Michael begins a spiritual journey, exploring Buddhism and Mormonism. During this time he begins to question his own sexual preferences. As a gay activist, Michael speculated that there’s really no such thing as gay or straight, but that human sexuality falls on a spectrum. During his search, Michael proclaims, “I no longer identify as gay,” and he begins to write very critical things about the LGBTQ movement. He goes to a Buddhist retreat center which claims to accept anyone, but is asked to leave by the director of the center (Daryl Hannah) because she considers his anti-gay blog posts to be hateful.

Michael goes to a small fundamentalist Bible college in Wyoming, but finds himself in conflict with the faculty.
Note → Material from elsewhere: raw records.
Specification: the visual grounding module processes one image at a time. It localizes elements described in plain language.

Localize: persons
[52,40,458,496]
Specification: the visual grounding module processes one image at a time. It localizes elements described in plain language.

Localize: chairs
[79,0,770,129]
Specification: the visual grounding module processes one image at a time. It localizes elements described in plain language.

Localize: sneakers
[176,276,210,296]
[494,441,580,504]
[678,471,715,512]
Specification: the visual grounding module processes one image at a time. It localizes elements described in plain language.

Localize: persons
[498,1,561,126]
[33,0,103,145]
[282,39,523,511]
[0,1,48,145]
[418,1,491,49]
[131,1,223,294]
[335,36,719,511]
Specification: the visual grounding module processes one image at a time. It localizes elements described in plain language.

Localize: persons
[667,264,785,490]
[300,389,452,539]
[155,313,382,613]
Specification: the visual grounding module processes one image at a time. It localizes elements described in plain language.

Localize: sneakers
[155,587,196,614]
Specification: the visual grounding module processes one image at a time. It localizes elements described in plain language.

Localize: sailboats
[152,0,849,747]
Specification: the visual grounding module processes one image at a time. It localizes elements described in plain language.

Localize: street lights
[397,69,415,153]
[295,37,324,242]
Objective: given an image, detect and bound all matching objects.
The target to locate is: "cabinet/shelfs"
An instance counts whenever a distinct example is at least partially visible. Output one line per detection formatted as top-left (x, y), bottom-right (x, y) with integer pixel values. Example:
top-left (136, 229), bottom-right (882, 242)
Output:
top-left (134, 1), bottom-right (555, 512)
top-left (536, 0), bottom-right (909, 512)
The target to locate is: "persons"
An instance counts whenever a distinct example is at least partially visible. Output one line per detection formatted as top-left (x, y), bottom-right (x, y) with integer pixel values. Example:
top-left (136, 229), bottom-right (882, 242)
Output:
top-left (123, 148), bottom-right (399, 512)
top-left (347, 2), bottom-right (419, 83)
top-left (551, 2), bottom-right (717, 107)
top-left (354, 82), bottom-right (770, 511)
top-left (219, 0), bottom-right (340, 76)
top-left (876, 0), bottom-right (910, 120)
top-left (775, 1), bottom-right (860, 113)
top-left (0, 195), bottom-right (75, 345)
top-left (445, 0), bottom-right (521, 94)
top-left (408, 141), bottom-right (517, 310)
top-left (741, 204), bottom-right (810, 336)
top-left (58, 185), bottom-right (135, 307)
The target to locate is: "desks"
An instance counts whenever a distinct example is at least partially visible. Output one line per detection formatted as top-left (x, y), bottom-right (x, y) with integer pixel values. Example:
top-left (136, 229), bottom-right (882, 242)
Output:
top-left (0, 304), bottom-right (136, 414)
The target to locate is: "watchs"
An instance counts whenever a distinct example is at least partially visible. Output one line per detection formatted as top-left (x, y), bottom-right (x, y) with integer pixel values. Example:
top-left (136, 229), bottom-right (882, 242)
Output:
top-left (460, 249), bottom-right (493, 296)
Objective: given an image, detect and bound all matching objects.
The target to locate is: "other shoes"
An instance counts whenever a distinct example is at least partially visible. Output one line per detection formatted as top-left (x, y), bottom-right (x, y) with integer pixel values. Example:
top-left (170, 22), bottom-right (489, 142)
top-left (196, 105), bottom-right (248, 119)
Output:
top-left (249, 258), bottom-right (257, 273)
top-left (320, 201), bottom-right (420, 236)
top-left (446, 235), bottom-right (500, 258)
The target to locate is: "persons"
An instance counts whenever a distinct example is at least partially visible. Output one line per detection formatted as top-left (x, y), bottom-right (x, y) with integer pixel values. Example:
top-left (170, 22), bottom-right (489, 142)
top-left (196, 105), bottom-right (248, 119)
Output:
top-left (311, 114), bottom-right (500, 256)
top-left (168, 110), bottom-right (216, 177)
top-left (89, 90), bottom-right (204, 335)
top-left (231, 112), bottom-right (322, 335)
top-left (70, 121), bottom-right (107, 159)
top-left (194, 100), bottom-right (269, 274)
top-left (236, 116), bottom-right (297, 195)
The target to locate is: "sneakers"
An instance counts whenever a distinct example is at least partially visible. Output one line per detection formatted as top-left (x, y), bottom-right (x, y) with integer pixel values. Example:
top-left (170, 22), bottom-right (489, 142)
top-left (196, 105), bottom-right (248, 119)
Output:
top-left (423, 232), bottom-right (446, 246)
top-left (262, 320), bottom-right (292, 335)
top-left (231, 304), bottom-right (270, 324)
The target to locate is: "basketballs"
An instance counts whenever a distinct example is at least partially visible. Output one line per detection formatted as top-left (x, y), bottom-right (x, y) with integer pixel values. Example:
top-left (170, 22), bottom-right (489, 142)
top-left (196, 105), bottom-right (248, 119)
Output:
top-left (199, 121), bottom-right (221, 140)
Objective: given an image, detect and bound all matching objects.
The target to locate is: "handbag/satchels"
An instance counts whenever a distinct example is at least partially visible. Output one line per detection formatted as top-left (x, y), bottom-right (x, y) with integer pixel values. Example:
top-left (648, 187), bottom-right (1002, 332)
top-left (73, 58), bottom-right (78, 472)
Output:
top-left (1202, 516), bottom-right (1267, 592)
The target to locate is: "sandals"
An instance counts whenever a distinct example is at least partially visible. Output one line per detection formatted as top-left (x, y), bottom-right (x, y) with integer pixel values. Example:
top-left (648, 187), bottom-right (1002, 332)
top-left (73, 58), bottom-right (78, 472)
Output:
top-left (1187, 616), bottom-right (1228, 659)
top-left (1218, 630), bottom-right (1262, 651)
He appreciates what he learns about Scripture, but believes the leadership of the school is authoritarian. Also at this school, he meets Rebekah (Emma Roberts), and falls in love with her.

They are married and go off to pastor a church in a small town in Wyoming. A sign outside identifies the church as Shepherd of the Plains, and it seems much larger, fancier, and better maintained than churches I’ve seen in small, rural towns.

Throughout the film, Michael seems to be a very troubled man. He is judgmental of Christians as a gay activist and judgemental of gays as a Christian, but he does come to see the Bible as “full of love.” From a documentary we saw earlier this month, Michael Lost and Found (also on Netflix), the real Michael Glatze seems to have come to more of a state of grace. Because of this, I have hope for the church we see Glatze pastoring at the end of the film, and I’m giving that church a Movie Churches rating of 3 Steeples.